All of which goes towards my theory-of-conflicted-elements, even in the "work" of neo-Aryan boneheads. But I posted this w/o benefit of fact-checking, so don't rest too much of yr theories and counter-theories on it.
― K-reg, Wednesday, 9 May 2001 00:00 (twenty-three years ago) link
― Patrick, Wednesday, 9 May 2001 00:00 (twenty-three years ago) link
A friend of mine did production work on his cable-access tv show, and all he did was whine about how he couldn't find babysitters for his kids, and then try to convince the college kids who were doing the production work on his show to babysit for him. And demand artificial sweetener for his iced tea. A threat to society he ain't.
I really couldn't buy anything if I only bought from people who were considered nice.
― Nicole, Wednesday, 9 May 2001 00:00 (twenty-three years ago) link
if they didn't speak English how were they supposed to understand his request in the first place? sheesh, why not draw a picture asking everyone who is blind to get out?
― Peter, Wednesday, 9 May 2001 00:00 (twenty-three years ago) link
― Sterling Clover, Wednesday, 9 May 2001 00:00 (twenty-three years ago) link
Wasn't Mark Radcliffe (of all people) briefly drummer in the early pre-nazi incarnation of Skrewdriver (or possibly even before that - maybe it was an earlier band of Stuart's)?
― Robin Carmody, Wednesday, 9 May 2001 00:00 (twenty-three years ago) link
As for the Norwegian black metal stuff, one of the amusing things about that whole thing is that the main guy in Burzum, who was imprisoned for murder and arson, was ruled personally financially liable for the repair and rebuilding of the churches he burned down. So in buying Burzum records you are contributing to the compensation of his victims. Kind of.
― The Dirty Vicar, Thursday, 10 May 2001 00:00 (twenty-three years ago) link
About 10 years ago I had the misfortune of being trapped in a Psychobilly's car for an hour and being forced to listen to a Skrewdriver tape (long story)
the lyrics weren't so much direct, wild assaults on things a la Rotten, as po-faced addresses to the NF faithful that it was time to "cleanse our country". And as such, simultaneously vile and dull, a uniquely Nazi attribute.
― Peter, Thursday, 10 May 2001 00:00 (twenty-three years ago) link
As far as not buying records based on the principle of their composer/performer being an a$$, yet again I cite PRML SCRM. I quite liked "kowalski" but didn't buy it for that very reason. Eventually it turned up on IIRC a "select" cover CD. Ha! Victory!!
x0x0
― norman fay, Thursday, 10 May 2001 00:00 (twenty-three years ago) link
― chris lea, Sunday, 23 December 2001 01:00 (twenty-two years ago) link
― Phil Berdecio, Friday, 31 May 2002 00:00 (twenty-one years ago) link
― Wyndham Earl, Friday, 31 May 2002 00:00 (twenty-one years ago) link
For a long while, I refused to buy music created by "Nazis", "fascists", racists. This eventually evolved into me not buying music by capitalists, anti-animal rights-types, anti-Earth- types, people who champion the drug culture, and just about anyone who wasn't a vegan straight-edger.

┄┄┄┄┄┄┄┄┄┄┄┄┄┄┄┄┄┄┄┄

▸ **Problems to solve**:
#1 In the forum thread, what was the main guy in Burzum ruled personally financially liable for?
#2 Copy out everything in the forum thread from "I really couldn't" down to "to get out?".
The listing that follows isn't needed for anything here.

▸ **Supplied material**:
┄┄┄┄┄┄┄┄┄┄┄┄┄┄┄┄┄┄┄┄

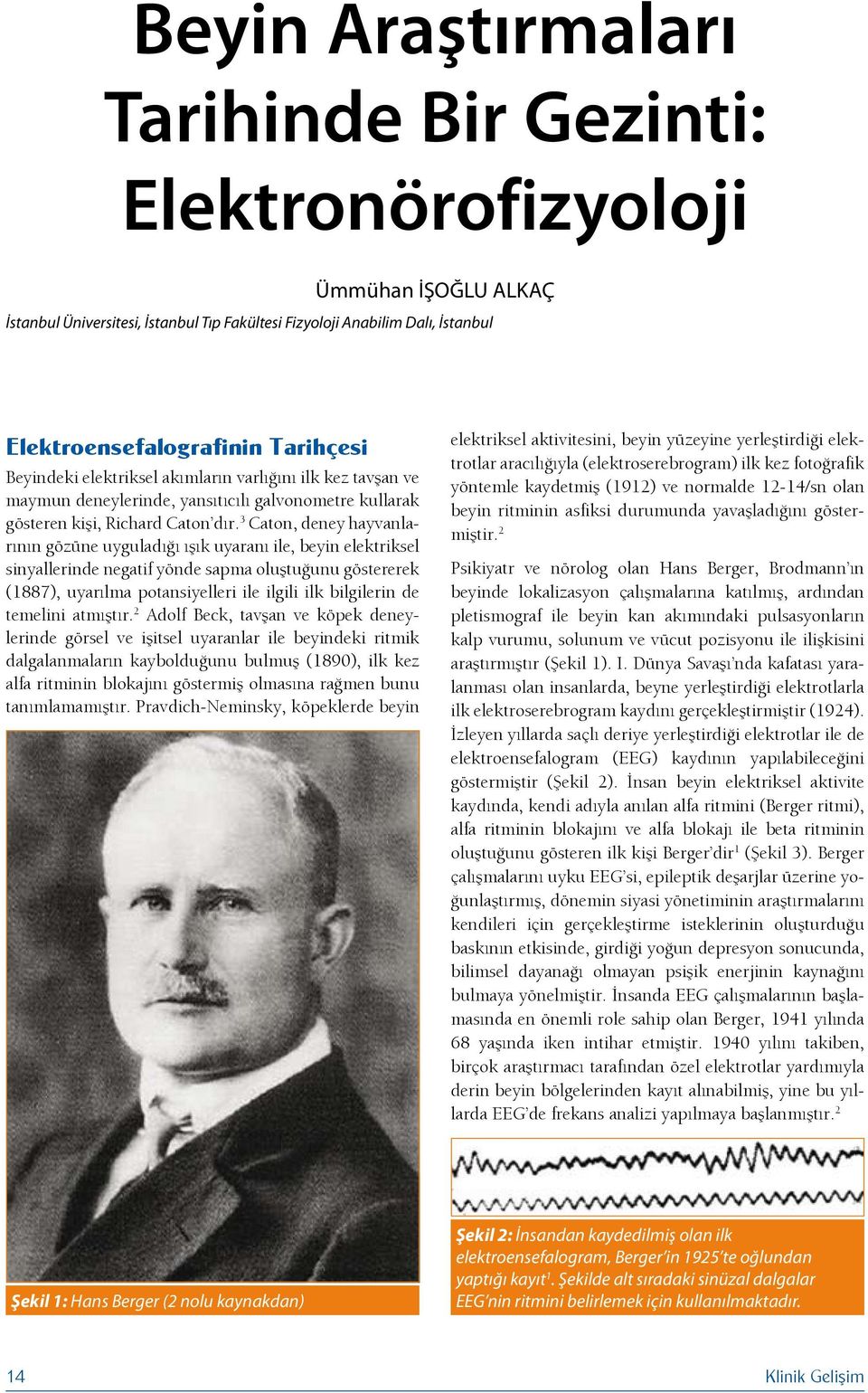 3 Caton, deney hayvanlarının gözüne uyguladığı ışık uyaranı ile, beyin elektriksel sinyallerinde negatif yönde sapma oluştuğunu göstererek (1887), uyarılma potansiyelleri ile ilgili ilk bilgilerin de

┄┄┄┄┄┄┄┄┄┄┄┄┄┄┄┄┄┄┄┄

▸ **Replies**:
#1 The repair and rebuilding of the churches he burned down.

#2
I really couldn't buy anything if I only bought from people who were considered nice.
― Nicole, Wednesday, 9 May 2001 00:00 (twenty-three years ago) link
if they didn't speak English how were they supposed to understand his request in the first place? sheesh, why not draw a picture asking everyone who is blind to get out?